Please reproduce the listing below word for word, from its first line through its last.
-- START --
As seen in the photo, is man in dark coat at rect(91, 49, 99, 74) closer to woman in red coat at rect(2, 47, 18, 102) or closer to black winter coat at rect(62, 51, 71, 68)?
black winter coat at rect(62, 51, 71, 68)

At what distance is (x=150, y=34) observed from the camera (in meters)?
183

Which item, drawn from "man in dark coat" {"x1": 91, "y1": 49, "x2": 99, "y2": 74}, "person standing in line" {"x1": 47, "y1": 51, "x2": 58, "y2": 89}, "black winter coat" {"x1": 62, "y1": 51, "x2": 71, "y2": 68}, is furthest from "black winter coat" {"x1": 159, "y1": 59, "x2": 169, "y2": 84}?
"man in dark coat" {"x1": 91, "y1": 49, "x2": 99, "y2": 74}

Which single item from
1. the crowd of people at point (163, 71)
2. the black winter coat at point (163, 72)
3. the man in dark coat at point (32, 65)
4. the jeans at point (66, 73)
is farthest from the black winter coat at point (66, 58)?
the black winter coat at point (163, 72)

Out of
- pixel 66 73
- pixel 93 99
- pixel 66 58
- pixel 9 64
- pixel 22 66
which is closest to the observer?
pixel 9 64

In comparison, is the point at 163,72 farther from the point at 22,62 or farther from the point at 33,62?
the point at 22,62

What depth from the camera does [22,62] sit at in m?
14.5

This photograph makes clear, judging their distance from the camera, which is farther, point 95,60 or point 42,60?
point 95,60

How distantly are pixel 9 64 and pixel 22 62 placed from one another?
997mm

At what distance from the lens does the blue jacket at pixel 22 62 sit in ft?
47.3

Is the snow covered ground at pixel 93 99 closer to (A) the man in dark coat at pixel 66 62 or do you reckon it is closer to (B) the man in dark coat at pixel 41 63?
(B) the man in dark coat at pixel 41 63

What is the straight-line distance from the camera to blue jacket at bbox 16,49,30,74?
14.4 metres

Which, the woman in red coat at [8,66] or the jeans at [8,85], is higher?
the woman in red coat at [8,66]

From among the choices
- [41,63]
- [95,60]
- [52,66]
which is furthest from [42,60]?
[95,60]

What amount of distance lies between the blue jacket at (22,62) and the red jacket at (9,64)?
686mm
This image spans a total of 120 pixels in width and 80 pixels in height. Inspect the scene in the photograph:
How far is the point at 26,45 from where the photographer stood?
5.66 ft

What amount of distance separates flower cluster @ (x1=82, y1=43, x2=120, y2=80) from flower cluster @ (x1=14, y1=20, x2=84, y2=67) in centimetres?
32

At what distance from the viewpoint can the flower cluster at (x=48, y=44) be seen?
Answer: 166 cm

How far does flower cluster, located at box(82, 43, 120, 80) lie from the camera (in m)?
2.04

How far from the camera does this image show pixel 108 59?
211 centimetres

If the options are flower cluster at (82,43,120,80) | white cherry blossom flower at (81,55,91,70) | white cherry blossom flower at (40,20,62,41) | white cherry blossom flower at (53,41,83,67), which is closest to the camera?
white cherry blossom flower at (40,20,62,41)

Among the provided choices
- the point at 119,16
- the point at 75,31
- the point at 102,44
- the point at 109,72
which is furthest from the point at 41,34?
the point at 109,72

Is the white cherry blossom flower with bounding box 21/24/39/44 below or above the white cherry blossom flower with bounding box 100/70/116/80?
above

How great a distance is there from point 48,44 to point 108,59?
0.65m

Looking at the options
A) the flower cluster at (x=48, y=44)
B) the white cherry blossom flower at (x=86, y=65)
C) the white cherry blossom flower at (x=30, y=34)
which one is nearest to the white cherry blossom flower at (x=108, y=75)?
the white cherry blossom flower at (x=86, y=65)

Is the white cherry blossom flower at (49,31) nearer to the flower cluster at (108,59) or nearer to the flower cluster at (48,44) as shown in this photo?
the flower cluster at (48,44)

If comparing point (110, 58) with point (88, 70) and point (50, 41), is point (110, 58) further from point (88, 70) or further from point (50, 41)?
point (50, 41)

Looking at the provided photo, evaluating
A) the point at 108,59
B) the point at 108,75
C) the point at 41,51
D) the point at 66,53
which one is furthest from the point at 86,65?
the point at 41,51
-- END --
- **Result for this exercise**:
As seen in the photo, is man in dark coat at rect(91, 49, 99, 74) closer to woman in red coat at rect(2, 47, 18, 102) or closer to black winter coat at rect(62, 51, 71, 68)?
black winter coat at rect(62, 51, 71, 68)

At what distance is (x=150, y=34) observed from the camera (in meters)?
183

Which item, drawn from "man in dark coat" {"x1": 91, "y1": 49, "x2": 99, "y2": 74}, "person standing in line" {"x1": 47, "y1": 51, "x2": 58, "y2": 89}, "black winter coat" {"x1": 62, "y1": 51, "x2": 71, "y2": 68}, is furthest from "black winter coat" {"x1": 159, "y1": 59, "x2": 169, "y2": 84}?
"man in dark coat" {"x1": 91, "y1": 49, "x2": 99, "y2": 74}

Which single item from
1. the crowd of people at point (163, 71)
2. the black winter coat at point (163, 72)
3. the man in dark coat at point (32, 65)
4. the jeans at point (66, 73)
is farthest from the black winter coat at point (66, 58)?
the black winter coat at point (163, 72)

Out of
- pixel 66 73
- pixel 93 99
- pixel 66 58
- pixel 9 64
- pixel 22 66
which is closest to the observer?
pixel 9 64

In comparison, is the point at 163,72 farther from the point at 22,62 or farther from the point at 33,62?
the point at 22,62

What depth from the camera does [22,62] sit at in m?
14.5

This photograph makes clear, judging their distance from the camera, which is farther, point 95,60 or point 42,60?
point 95,60

How distantly are pixel 9 64 and pixel 22 62 placed from one another?
997mm

At what distance from the lens does the blue jacket at pixel 22 62 sit in ft?
47.3

Is the snow covered ground at pixel 93 99 closer to (A) the man in dark coat at pixel 66 62 or do you reckon it is closer to (B) the man in dark coat at pixel 41 63?
(B) the man in dark coat at pixel 41 63

What is the straight-line distance from the camera to blue jacket at bbox 16,49,30,74?
14.4 metres

Which, the woman in red coat at [8,66] or the jeans at [8,85], is higher?
the woman in red coat at [8,66]

From among the choices
- [41,63]
- [95,60]
- [52,66]
which is furthest from [42,60]?
[95,60]

What amount of distance lies between the blue jacket at (22,62) and the red jacket at (9,64)?
686mm
This image spans a total of 120 pixels in width and 80 pixels in height. Inspect the scene in the photograph:
How far is the point at 26,45 from where the photographer stood?
5.66 ft

What amount of distance separates flower cluster @ (x1=82, y1=43, x2=120, y2=80) from flower cluster @ (x1=14, y1=20, x2=84, y2=67) in centimetres?
32

At what distance from the viewpoint can the flower cluster at (x=48, y=44) be seen?
Answer: 166 cm

How far does flower cluster, located at box(82, 43, 120, 80) lie from the camera (in m)?
2.04

How far from the camera does this image show pixel 108 59?
211 centimetres

If the options are flower cluster at (82,43,120,80) | white cherry blossom flower at (81,55,91,70) | white cherry blossom flower at (40,20,62,41) | white cherry blossom flower at (53,41,83,67), which is closest to the camera?
white cherry blossom flower at (40,20,62,41)

Among the provided choices
- the point at 119,16
- the point at 75,31
- the point at 102,44
- the point at 109,72
which is furthest from the point at 41,34?
the point at 109,72

Is the white cherry blossom flower with bounding box 21/24/39/44 below or above the white cherry blossom flower with bounding box 100/70/116/80?
above

How great a distance is there from point 48,44 to point 108,59?
0.65m

Looking at the options
A) the flower cluster at (x=48, y=44)
B) the white cherry blossom flower at (x=86, y=65)
C) the white cherry blossom flower at (x=30, y=34)
which one is nearest to the white cherry blossom flower at (x=108, y=75)?
the white cherry blossom flower at (x=86, y=65)

Is the white cherry blossom flower at (49,31) nearer to the flower cluster at (108,59) or nearer to the flower cluster at (48,44) as shown in this photo?
the flower cluster at (48,44)

If comparing point (110, 58) with point (88, 70) and point (50, 41), is point (110, 58) further from point (88, 70) or further from point (50, 41)?
point (50, 41)

Looking at the provided photo, evaluating
A) the point at 108,59
B) the point at 108,75
C) the point at 41,51
D) the point at 66,53
which one is furthest from the point at 86,65?
the point at 41,51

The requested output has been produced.